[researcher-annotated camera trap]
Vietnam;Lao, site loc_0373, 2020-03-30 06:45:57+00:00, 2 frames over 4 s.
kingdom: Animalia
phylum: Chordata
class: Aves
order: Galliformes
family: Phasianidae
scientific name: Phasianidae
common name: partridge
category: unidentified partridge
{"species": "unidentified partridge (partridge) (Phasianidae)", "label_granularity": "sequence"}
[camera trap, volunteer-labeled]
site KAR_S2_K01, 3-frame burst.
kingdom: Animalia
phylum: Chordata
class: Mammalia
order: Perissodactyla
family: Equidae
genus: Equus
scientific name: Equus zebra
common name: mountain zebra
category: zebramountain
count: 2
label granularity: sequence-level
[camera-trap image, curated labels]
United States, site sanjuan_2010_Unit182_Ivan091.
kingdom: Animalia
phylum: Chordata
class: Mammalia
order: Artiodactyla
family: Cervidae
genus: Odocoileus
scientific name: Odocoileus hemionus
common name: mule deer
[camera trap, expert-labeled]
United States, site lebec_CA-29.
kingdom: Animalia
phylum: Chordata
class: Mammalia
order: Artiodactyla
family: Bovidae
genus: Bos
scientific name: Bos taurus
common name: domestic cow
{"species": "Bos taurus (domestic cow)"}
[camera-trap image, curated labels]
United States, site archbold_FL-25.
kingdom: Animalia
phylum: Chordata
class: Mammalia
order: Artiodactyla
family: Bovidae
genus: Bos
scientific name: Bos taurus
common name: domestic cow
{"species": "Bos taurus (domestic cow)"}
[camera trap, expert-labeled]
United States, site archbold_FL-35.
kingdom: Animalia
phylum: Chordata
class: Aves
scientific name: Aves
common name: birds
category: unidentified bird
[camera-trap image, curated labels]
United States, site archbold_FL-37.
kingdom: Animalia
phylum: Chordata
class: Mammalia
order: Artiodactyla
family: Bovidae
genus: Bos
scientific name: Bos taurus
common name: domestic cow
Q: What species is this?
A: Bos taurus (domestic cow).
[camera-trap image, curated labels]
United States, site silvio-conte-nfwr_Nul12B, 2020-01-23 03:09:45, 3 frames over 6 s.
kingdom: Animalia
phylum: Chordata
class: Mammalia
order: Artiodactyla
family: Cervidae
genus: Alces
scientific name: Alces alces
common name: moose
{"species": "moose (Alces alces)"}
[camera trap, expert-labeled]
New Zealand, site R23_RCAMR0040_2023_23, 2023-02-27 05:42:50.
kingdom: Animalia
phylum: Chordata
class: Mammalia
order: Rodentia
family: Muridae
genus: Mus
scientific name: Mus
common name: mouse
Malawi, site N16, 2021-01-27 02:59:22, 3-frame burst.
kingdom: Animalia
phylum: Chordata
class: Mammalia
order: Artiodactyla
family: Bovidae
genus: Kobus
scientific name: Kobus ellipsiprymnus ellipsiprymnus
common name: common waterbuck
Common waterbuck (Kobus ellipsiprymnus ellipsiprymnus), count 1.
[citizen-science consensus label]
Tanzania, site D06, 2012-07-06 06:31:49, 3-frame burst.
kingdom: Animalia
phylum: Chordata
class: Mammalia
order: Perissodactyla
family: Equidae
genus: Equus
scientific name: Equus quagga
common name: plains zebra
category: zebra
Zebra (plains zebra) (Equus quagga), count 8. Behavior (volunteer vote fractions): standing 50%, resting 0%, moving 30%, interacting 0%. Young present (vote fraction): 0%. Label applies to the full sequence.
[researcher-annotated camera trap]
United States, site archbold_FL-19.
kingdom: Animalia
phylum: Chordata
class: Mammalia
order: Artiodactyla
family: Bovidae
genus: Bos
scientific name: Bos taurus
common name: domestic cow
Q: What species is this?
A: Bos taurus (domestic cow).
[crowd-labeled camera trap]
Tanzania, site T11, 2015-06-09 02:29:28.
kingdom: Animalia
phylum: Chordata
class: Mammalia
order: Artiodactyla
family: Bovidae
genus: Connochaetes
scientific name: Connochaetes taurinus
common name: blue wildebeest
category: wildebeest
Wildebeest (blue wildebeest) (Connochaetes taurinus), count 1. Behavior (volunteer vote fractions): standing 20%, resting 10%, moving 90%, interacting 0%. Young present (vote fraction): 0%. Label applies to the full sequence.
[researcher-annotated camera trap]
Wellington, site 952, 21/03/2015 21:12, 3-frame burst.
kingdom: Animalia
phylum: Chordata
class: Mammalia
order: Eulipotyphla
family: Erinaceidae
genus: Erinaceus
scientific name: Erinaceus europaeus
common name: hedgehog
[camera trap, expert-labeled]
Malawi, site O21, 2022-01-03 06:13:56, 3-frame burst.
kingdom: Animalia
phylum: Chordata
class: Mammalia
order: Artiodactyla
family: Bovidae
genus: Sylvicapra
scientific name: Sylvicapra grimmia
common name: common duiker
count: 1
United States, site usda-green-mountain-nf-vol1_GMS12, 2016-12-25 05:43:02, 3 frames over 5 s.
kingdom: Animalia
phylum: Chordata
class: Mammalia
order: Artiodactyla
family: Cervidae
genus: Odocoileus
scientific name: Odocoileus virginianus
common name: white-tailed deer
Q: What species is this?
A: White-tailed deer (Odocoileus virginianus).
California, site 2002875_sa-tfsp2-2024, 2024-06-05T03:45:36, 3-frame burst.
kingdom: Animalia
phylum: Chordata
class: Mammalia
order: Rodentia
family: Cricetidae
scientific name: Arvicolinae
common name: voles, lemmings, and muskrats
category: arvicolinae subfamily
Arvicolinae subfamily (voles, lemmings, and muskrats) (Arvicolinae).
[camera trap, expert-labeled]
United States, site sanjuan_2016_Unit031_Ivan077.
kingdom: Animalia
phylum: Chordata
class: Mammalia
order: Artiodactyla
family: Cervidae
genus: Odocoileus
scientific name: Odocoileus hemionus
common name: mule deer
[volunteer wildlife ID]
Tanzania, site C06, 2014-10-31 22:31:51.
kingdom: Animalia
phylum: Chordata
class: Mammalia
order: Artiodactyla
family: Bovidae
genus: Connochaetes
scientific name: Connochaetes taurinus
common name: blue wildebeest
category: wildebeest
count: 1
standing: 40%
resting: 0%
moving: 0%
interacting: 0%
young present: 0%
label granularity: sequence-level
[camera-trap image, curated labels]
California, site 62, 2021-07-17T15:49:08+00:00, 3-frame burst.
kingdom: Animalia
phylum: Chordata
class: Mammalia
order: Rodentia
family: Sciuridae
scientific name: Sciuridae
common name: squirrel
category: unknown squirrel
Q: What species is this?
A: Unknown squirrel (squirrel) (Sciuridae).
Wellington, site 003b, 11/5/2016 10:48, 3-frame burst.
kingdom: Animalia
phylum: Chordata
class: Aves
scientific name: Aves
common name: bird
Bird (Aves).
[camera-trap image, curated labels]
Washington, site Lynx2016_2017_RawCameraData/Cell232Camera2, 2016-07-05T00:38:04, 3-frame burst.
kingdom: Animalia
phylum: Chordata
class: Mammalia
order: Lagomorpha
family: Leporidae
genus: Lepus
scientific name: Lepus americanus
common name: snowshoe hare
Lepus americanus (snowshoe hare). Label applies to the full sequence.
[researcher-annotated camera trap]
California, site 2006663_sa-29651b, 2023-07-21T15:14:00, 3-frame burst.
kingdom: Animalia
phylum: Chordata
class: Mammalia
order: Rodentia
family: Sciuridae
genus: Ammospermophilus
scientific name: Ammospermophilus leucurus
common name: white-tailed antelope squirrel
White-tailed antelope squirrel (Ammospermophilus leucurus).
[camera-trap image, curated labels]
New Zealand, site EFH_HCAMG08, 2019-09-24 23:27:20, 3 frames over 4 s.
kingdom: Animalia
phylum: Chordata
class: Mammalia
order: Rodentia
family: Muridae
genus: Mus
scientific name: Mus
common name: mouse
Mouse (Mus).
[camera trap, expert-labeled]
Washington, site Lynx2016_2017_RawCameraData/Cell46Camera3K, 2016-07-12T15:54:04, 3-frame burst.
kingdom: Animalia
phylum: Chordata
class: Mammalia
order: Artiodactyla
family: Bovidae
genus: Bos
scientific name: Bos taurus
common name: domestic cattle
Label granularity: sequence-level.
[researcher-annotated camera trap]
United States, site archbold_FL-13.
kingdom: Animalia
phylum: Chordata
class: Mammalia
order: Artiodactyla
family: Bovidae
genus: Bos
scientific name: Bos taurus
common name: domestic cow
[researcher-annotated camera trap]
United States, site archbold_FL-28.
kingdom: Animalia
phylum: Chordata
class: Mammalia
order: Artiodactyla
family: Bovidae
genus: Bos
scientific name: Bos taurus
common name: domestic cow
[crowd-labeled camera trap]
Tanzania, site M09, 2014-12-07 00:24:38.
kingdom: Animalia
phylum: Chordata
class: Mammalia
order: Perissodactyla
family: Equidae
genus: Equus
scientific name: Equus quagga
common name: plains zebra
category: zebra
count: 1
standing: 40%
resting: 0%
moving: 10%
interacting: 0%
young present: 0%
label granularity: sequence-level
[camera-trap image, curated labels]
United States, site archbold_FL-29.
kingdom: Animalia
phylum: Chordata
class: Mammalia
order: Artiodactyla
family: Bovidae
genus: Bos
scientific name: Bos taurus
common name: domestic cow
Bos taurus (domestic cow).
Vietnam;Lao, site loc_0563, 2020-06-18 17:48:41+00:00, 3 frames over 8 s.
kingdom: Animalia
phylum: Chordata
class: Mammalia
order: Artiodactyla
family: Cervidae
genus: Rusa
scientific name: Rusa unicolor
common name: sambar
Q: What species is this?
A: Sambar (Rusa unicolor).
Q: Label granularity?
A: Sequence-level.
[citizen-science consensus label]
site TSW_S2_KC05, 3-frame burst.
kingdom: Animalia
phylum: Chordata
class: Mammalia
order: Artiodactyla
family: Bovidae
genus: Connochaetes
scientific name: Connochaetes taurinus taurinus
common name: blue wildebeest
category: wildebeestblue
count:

§ **WORK TO BE COMPLETED**: In the data above, which lines lie between the line with "common name: white-tailed antelope squirrel" and the line with "A: Sequence-level.", inclusive? Print those lines exactly and nothing else.

§ **ANSWER FOR THIS EXERCISE**:
common name: white-tailed antelope squirrel
White-tailed antelope squirrel (Ammospermophilus leucurus).
[camera-trap image, curated labels]
New Zealand, site EFH_HCAMG08, 2019-09-24 23:27:20, 3 frames over 4 s.
kingdom: Animalia
phylum: Chordata
class: Mammalia
order: Rodentia
family: Muridae
genus: Mus
scientific name: Mus
common name: mouse
Mouse (Mus).
[camera trap, expert-labeled]
Washington, site Lynx2016_2017_RawCameraData/Cell46Camera3K, 2016-07-12T15:54:04, 3-frame burst.
kingdom: Animalia
phylum: Chordata
class: Mammalia
order: Artiodactyla
family: Bovidae
genus: Bos
scientific name: Bos taurus
common name: domestic cattle
Label granularity: sequence-level.
[researcher-annotated camera trap]
United States, site archbold_FL-13.
kingdom: Animalia
phylum: Chordata
class: Mammalia
order: Artiodactyla
family: Bovidae
genus: Bos
scientific name: Bos taurus
common name: domestic cow
[researcher-annotated camera trap]
United States, site archbold_FL-28.
kingdom: Animalia
phylum: Chordata
class: Mammalia
order: Artiodactyla
family: Bovidae
genus: Bos
scientific name: Bos taurus
common name: domestic cow
[crowd-labeled camera trap]
Tanzania, site M09, 2014-12-07 00:24:38.
kingdom: Animalia
phylum: Chordata
class: Mammalia
order: Perissodactyla
family: Equidae
genus: Equus
scientific name: Equus quagga
common name: plains zebra
category: zebra
count: 1
standing: 40%
resting: 0%
moving: 10%
interacting: 0%
young present: 0%
label granularity: sequence-level
[camera-trap image, curated labels]
United States, site archbold_FL-29.
kingdom: Animalia
phylum: Chordata
class: Mammalia
order: Artiodactyla
family: Bovidae
genus: Bos
scientific name: Bos taurus
common name: domestic cow
Bos taurus (domestic cow).
Vietnam;Lao, site loc_0563, 2020-06-18 17:48:41+00:00, 3 frames over 8 s.
kingdom: Animalia
phylum: Chordata
class: Mammalia
order: Artiodactyla
family: Cervidae
genus: Rusa
scientific name: Rusa unicolor
common name: sambar
Q: What species is this?
A: Sambar (Rusa unicolor).
Q: Label granularity?
A: Sequence-level.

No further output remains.